Reset "bottom" reducing function of rf to f.

Transducers.retransform(rf, itr) -> rf′, itr′

Extract transformations in rf and itr and use the appropriate adjoint for better performance.

Examples

julia> using Transducers

julia> double(x) = 2x;

julia> itr0 = 1:10;

julia> itr1 = (double(x) for x in itr0);

julia> rf, itr2 = Transducers.retransform(+, itr1);

julia> itr2 === itr0
true

julia> rf == reducingfunction(Map(double), +)
true

simple_transduce(xform, step, init, coll)

Simplified version of transduce. For simple transducers Julia may be able to emit a good code. This function exists only for performance tuning.

usesimd(rf::Reduction, xfsimd::UseSIMD)

Wrap the inner-most loop of reducing function rf with xfsimd. xfsimd is inserted after the inner-most Cat if rf includes Cat.

whencompletebasecase(completebasecase, rf) -> rf′
whencompletebasecase(completebasecase) -> rf -> rf′

Add completebasecase protocol to arbitrary reducing function.

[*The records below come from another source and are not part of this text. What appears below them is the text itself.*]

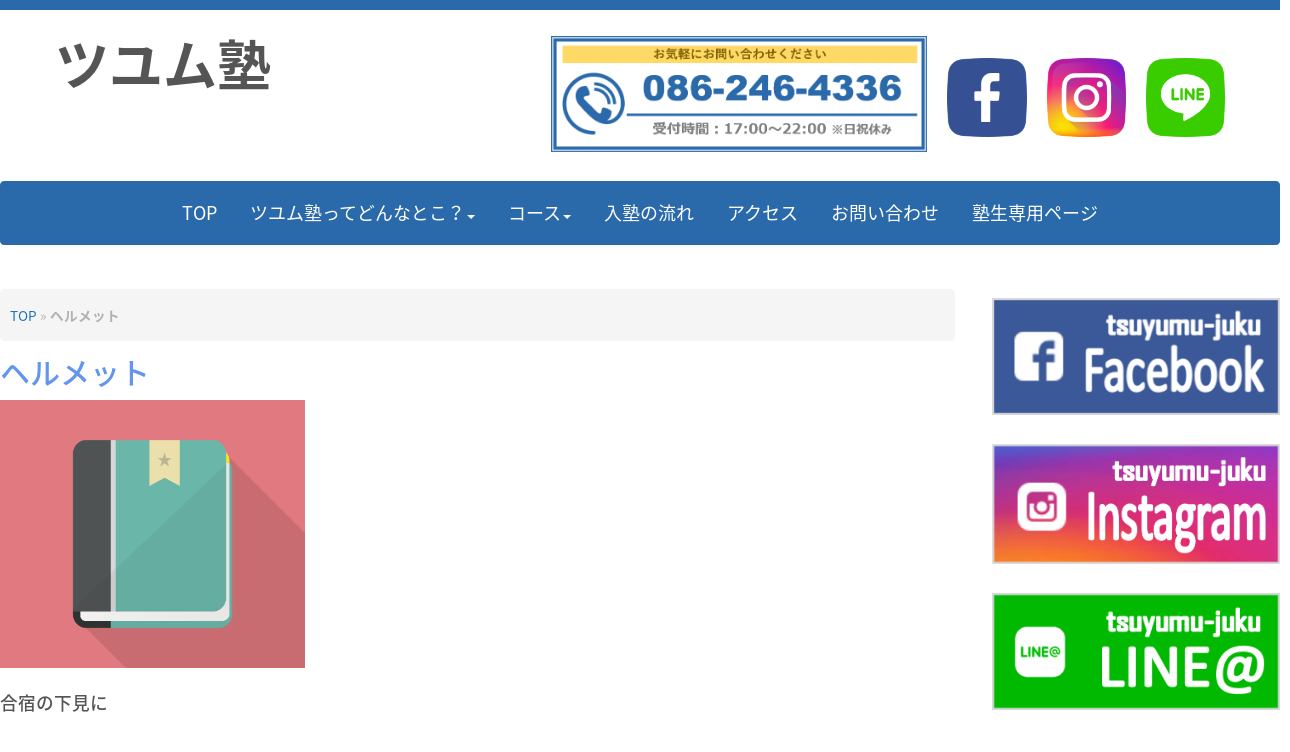

--- FILE ---
content_type: text/html; charset=UTF-8
request_url: https://tsuyumu-juku.com/wp-admin/admin-ajax.php
body_size: -166
content:
331731.e72c0d35041993a76afc61a22c73bdd0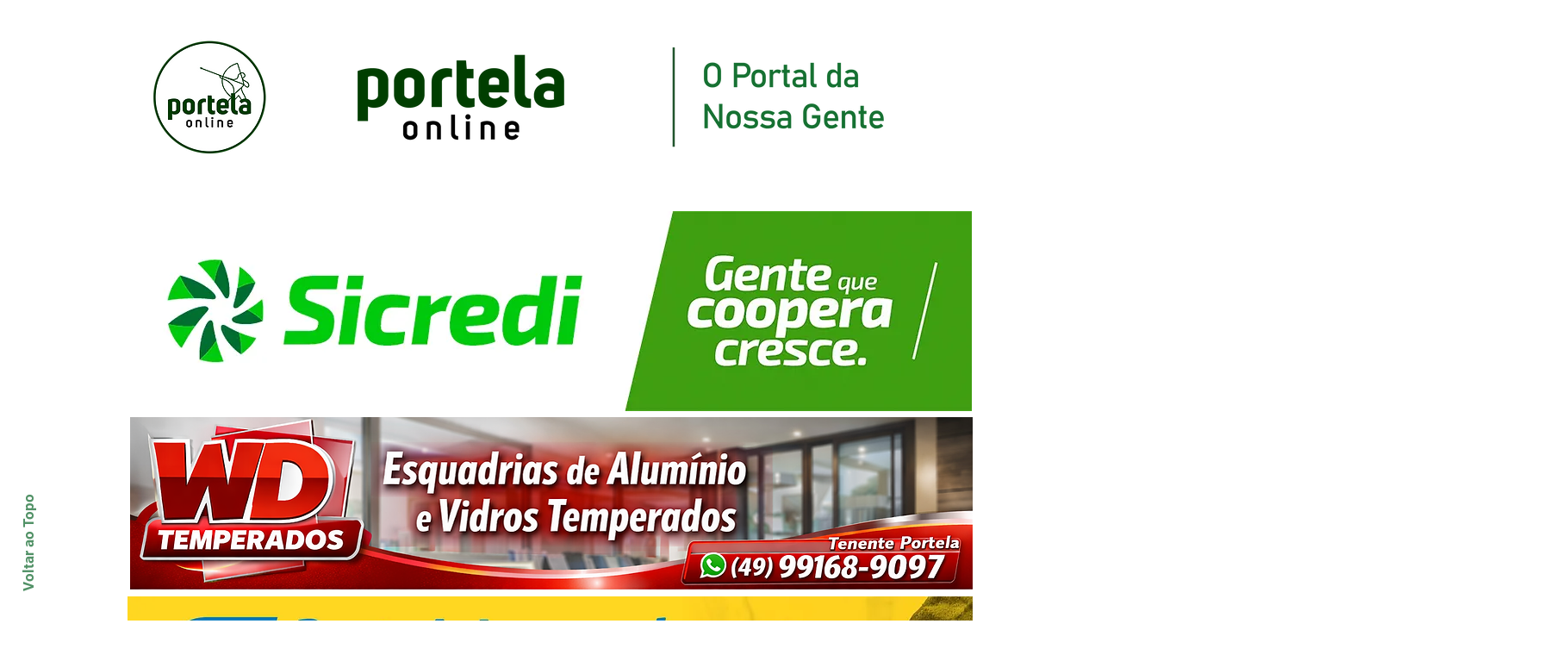

--- FILE ---
content_type: text/html; charset=utf-8
request_url: https://www.google.com/recaptcha/api2/aframe
body_size: 223
content:
<!DOCTYPE HTML><html><head><meta http-equiv="content-type" content="text/html; charset=UTF-8"></head><body><script nonce="gmgu5EDlBdMrZOyQxW2ttw">/** Anti-fraud and anti-abuse applications only. See google.com/recaptcha */ try{var clients={'sodar':'https://pagead2.googlesyndication.com/pagead/sodar?'};window.addEventListener("message",function(a){try{if(a.source===window.parent){var b=JSON.parse(a.data);var c=clients[b['id']];if(c){var d=document.createElement('img');d.src=c+b['params']+'&rc='+(localStorage.getItem("rc::a")?sessionStorage.getItem("rc::b"):"");window.document.body.appendChild(d);sessionStorage.setItem("rc::e",parseInt(sessionStorage.getItem("rc::e")||0)+1);localStorage.setItem("rc::h",'1768402555435');}}}catch(b){}});window.parent.postMessage("_grecaptcha_ready", "*");}catch(b){}</script></body></html>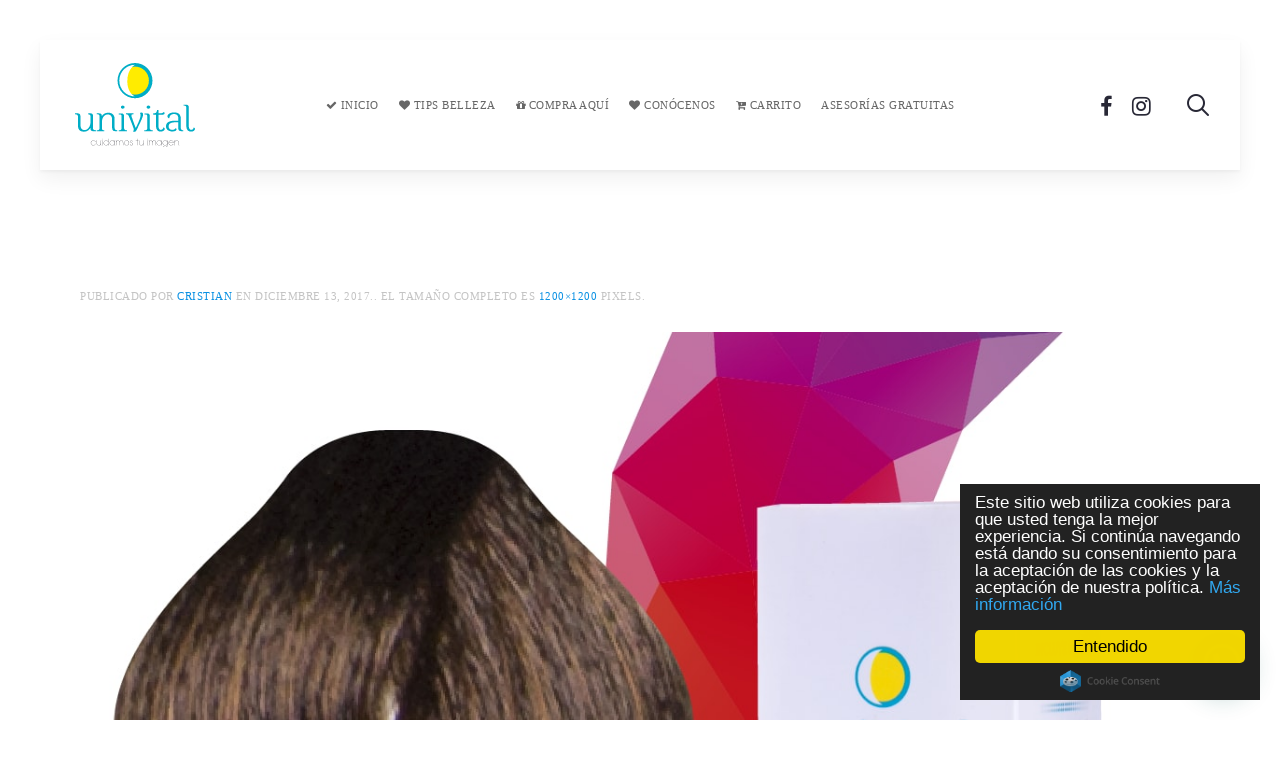

--- FILE ---
content_type: text/css
request_url: https://www.univital.com.co/wp-content/themes/yoo_avanti_wp/css/custom.css
body_size: 101
content:
/* Copyright (C) YOOtheme GmbH, YOOtheme Proprietary Use License (http://www.yootheme.com/license) */

/* ========================================================================
   Use this file to add custom CSS easily
 ========================================================================== */

.tm-navbar-center.uk-hidden-small.uk-hidden-medium {  
    min-height: 130px;  
    align-items: center;  
}  

.tm-navbar .tm-navbar-container {  
    min-height: 130px;  
}  

.tm-navbar .tm-more .tm-navbar-dropdown {  
/* Usually 30px per icon should be fine ... */  
width: 80px;  
}  

.tm-navbar .tm-more .uk-dropdown-blank {  
animation: 0.2s ease-in-out 0s normal none 1 running uk-slide-bottom;  
display: block;  
transform-origin: 0 0 0;  
top: 55px;   
/* The "width" value of the previous declaration, but with a negative sign: */  
left: -80px;  
}  

.tm-navbar .tm-more .tm-navbar-button.tm-more-button {  
display: none;  
}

The function completebasecase is used as follows in the basecase implementation of reduce as follows:

init′ = oninit()
acc = start(init′)
for x in collection
    acc += rf(acc, x)
end
result = completebasecase(acc)
return result

The result₁ from basecase 1 and result₂ from basecase 2 are combined using combine protcol:

combine(result₁, result₂)

@default_finaltype(xf::Transducer, coll)

Infer the type of the object that would be fed into the second argument input of the bottom reducing function rf(acc, input).

See: Base.@default_eltype

@simd_if rf for ... end

Wrap for-loop with @simd if the outer most transducer of the reducing function rf is UseSIMD.

(@~ broadcasting_expression) :: Broadcasted

restack(x) -> x

An identity function in the sense restack(x) === x. However, it (recursively) re-construct x to beg the compiler to move everything in the stack.